GIVEN PROBLEM 1: Count the lines in the records that contain the word "parked", and reply with only that number.

PAGE EXTRACT:

A Return to Innocence & Nihilism in David Lapham's Stray Bullets: Sunshine & Roses Part 1 "Kretchmeyer"


David and Maria Lapham have built a career of creating comics that make crime cool. Crime is fun and sexy and exhilarating. It’s a little scary but it gives you the thrill that lets you know that you’re really alive. One person’s terror is another person’s Adrenalin. That’s what Stray Bullets is; a shot of Adrenalin that keeps you riding high until it wears off and you come crashing back down to reality and see the terror for what it is. The Lapham’s Stray Bullets: Sunshine & Roses Part 1: “Kretchmeyer” seduces the reader just as almost all of the characters in it are seduced by something or someone. There are a longing and desire on nearly every page, portrayed in every set of eyes that has to look out into this world that David Lapham has drawn.

This book goes back to the beginnings of Stray Bullets before Beth, Nina, and Orson are on the run from Harry and his network of criminals and killers. This is practically Stray Bullets: Year One even though the book covers a couple of year span. There’s a degree of “filling in the details” in this book but it feels like so much more than just a supplement to the Laphams’ previous crime epic. Sunshine & Roses (as opposed to “Innocence and Nihilism,” the first volume of the original series) is a fresh start for these characters where we get to see them face all of the same mistakes again and maybe hope that they'll make different choices. Stray Bullets explores those choices that these characters make, the decisions between right and wrong where “wrong” is always the choice that’s made.


Sunshine & Roses Part 1 shows what life was like before everything went to hell for Beth and the other characters as chronicled in the earlier series. Taking place in Baltimore between 1979 and 1981, David Lapham creates a sense of community in this book. While so much of the story (and half of the whole Stray Bullets whole story) centers around Beth, the girl that isn’t good for anyone but everyone ends up falling in love with her anyway, Lapham builds this dysfunctional support community that’s made up of killers, drug addicts, criminals, hangers-on, and the unfortunate innocents children and dupes that get pulled into their orbit.

GIVEN PROBLEM 2: Translate this sentence from the Stray Bullets review into French: "This book goes back to the beginnings of Stray Bullets before Beth, Nina, and Orson are on the run from Harry and his network of criminals and killers."

RECORDS PROVIDED:

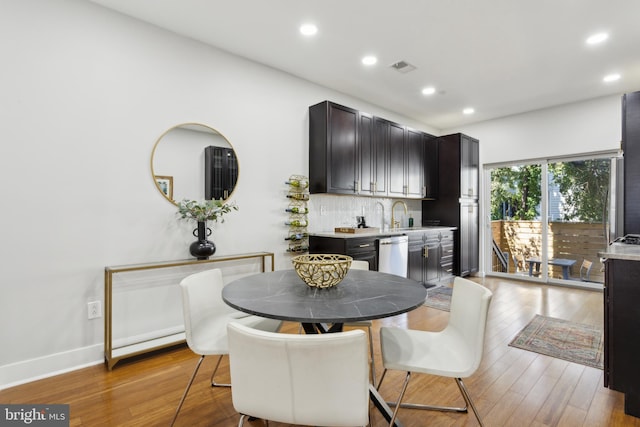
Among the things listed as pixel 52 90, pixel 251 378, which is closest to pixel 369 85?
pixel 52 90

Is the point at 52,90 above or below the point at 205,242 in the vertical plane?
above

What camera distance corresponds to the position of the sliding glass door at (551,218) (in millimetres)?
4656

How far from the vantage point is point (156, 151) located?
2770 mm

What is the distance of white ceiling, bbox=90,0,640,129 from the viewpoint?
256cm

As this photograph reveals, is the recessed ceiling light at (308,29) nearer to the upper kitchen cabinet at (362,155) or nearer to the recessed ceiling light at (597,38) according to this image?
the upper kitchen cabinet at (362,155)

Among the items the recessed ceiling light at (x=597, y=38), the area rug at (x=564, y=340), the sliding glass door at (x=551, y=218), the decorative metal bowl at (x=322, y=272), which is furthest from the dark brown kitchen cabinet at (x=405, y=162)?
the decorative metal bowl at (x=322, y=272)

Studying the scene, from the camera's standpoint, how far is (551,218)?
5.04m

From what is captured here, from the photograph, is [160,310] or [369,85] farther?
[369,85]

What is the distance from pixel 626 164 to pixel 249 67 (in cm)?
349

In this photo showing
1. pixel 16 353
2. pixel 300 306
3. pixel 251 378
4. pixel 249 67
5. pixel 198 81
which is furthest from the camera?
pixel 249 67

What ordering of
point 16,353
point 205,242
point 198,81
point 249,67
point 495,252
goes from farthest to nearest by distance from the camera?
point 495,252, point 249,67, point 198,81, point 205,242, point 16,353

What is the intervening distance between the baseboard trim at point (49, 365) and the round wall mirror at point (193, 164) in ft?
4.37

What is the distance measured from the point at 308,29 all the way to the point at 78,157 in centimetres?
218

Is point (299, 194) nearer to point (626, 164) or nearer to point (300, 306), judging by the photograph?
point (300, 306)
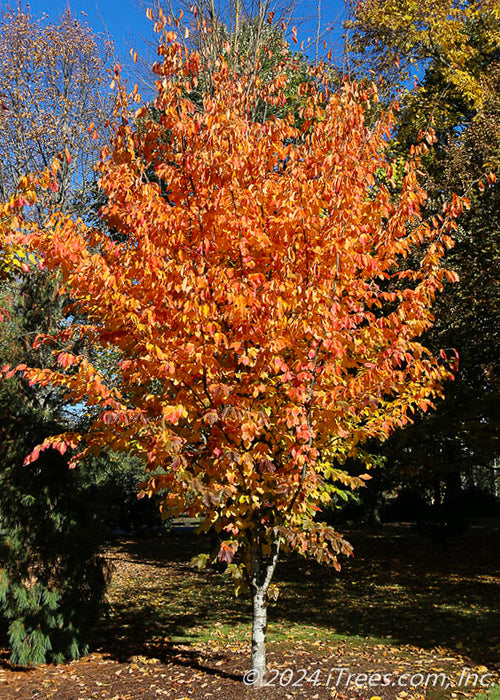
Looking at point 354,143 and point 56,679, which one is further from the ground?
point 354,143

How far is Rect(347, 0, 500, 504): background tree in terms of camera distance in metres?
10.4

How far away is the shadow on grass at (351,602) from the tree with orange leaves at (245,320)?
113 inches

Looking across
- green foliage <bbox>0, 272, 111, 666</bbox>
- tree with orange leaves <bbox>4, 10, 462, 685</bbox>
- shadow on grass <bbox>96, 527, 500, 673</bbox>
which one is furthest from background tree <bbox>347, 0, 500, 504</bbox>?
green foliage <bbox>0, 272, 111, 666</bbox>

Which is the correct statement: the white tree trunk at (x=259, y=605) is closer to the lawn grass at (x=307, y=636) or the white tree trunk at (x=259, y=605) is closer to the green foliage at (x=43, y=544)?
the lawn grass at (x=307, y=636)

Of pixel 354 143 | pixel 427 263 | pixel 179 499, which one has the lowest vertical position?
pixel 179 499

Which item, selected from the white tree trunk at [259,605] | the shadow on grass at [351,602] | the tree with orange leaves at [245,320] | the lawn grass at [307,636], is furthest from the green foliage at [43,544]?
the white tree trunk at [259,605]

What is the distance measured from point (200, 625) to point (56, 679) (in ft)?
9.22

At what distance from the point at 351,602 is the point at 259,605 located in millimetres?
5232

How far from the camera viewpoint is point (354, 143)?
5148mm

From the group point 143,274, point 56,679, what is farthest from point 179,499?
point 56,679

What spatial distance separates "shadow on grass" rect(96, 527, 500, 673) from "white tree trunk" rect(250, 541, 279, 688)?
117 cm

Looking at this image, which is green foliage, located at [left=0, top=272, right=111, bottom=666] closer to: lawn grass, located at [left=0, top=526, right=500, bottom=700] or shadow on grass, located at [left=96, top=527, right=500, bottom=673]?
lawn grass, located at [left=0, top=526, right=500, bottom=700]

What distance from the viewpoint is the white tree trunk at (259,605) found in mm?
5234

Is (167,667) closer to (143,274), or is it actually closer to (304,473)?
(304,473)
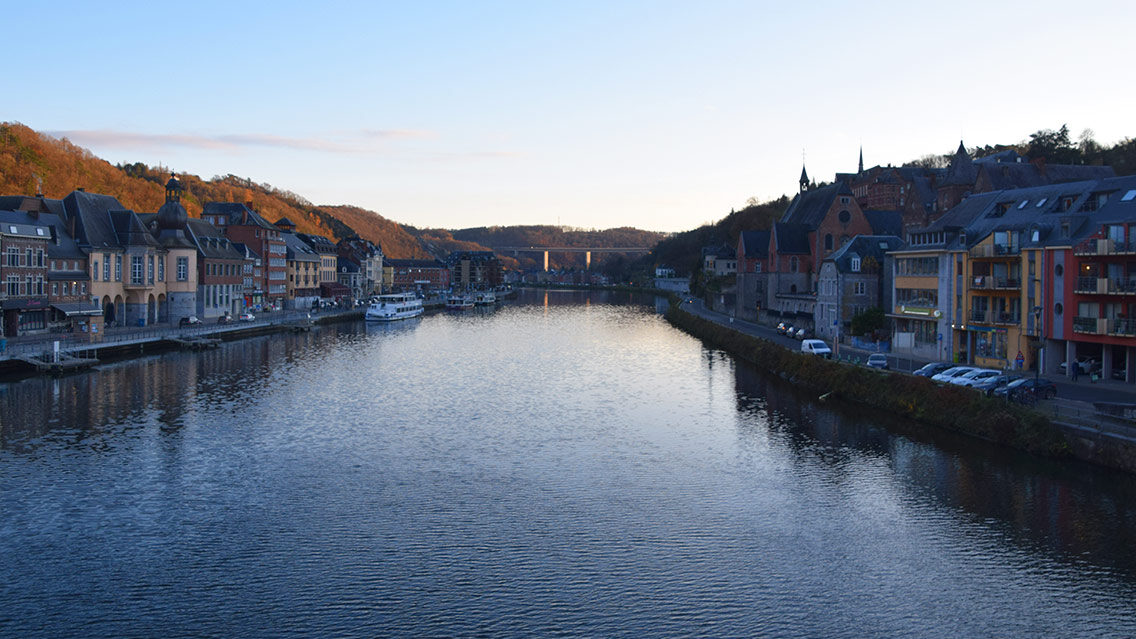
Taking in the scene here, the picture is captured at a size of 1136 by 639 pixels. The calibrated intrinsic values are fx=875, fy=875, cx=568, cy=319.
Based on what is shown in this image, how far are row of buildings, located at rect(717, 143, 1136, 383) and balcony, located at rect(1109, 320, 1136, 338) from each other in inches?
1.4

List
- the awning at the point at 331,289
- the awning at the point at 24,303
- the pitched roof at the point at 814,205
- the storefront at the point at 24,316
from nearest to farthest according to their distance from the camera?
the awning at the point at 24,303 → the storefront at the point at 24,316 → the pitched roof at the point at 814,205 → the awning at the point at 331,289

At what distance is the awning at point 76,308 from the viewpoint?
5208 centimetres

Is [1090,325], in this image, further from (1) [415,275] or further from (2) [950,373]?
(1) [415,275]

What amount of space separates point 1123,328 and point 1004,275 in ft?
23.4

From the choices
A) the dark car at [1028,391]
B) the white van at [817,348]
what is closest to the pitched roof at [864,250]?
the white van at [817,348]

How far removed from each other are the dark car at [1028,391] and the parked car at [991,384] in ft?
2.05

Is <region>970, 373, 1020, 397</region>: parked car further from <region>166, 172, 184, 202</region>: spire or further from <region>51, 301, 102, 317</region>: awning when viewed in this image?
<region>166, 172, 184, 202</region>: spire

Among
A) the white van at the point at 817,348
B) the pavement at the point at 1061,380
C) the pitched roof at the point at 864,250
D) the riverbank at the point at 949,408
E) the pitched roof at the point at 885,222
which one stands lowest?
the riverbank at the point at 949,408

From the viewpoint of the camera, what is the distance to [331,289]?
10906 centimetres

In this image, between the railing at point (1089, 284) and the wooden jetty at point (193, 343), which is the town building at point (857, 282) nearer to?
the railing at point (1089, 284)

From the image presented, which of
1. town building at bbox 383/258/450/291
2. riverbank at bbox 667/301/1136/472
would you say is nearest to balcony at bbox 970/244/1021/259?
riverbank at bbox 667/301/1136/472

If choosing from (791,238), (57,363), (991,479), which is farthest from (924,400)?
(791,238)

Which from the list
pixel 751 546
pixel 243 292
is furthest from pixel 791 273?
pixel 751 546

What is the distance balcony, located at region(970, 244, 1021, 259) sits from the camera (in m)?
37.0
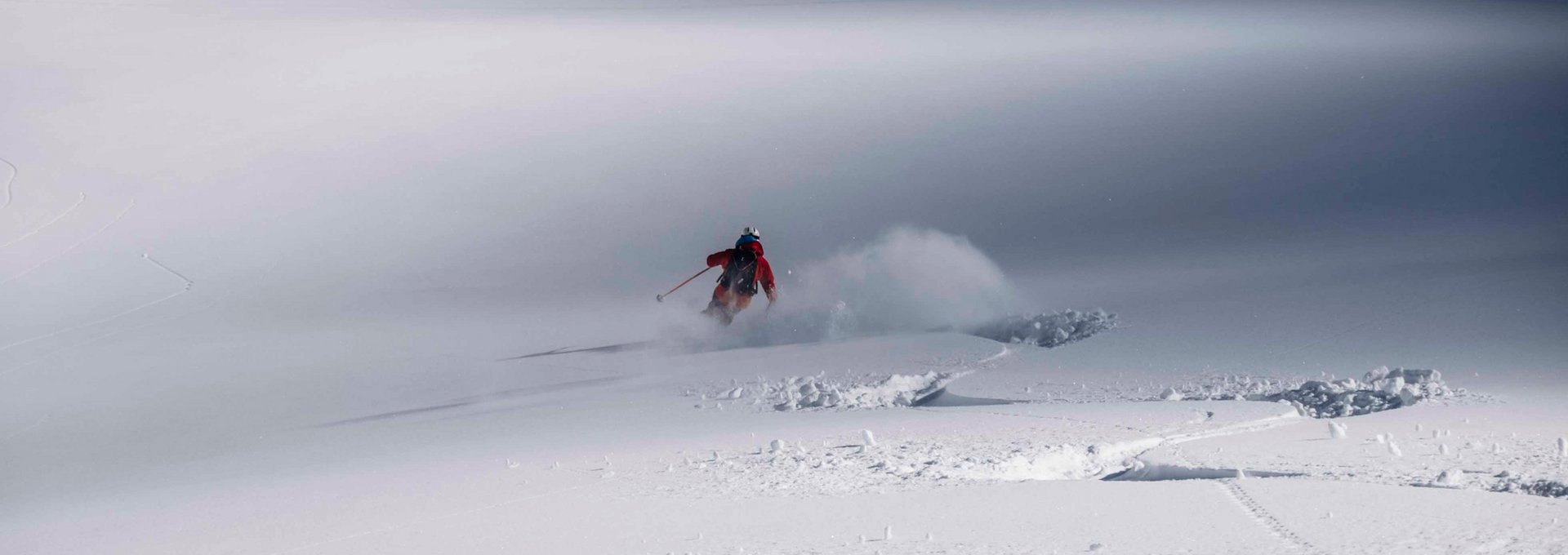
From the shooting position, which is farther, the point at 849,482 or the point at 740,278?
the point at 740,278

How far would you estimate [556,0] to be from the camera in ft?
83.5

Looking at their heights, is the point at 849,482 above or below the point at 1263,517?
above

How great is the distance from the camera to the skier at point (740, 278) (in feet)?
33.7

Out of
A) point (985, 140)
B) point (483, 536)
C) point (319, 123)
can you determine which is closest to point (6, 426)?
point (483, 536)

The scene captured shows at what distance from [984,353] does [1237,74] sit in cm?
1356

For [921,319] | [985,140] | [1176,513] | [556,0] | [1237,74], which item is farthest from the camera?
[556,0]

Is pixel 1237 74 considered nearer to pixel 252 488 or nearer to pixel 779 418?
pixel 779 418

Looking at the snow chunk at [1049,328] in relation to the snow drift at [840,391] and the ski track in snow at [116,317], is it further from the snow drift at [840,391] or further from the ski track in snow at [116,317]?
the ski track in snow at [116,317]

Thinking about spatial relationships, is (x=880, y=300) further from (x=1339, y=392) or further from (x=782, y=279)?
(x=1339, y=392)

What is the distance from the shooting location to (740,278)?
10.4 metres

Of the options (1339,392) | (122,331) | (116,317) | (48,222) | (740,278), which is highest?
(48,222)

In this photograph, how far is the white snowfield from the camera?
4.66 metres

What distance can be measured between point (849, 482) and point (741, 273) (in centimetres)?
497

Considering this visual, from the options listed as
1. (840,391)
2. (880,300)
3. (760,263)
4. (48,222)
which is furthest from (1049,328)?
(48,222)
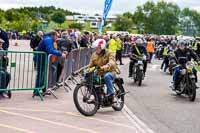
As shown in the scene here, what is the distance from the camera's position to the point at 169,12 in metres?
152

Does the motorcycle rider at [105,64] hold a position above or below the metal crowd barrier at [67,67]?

FULL RESPONSE 1: 2

FULL RESPONSE 2: Ce livre remonte aux débuts de Stray Bullets, avant que Beth, Nina et Orson ne fuient Harry et son réseau de criminels et de tueurs.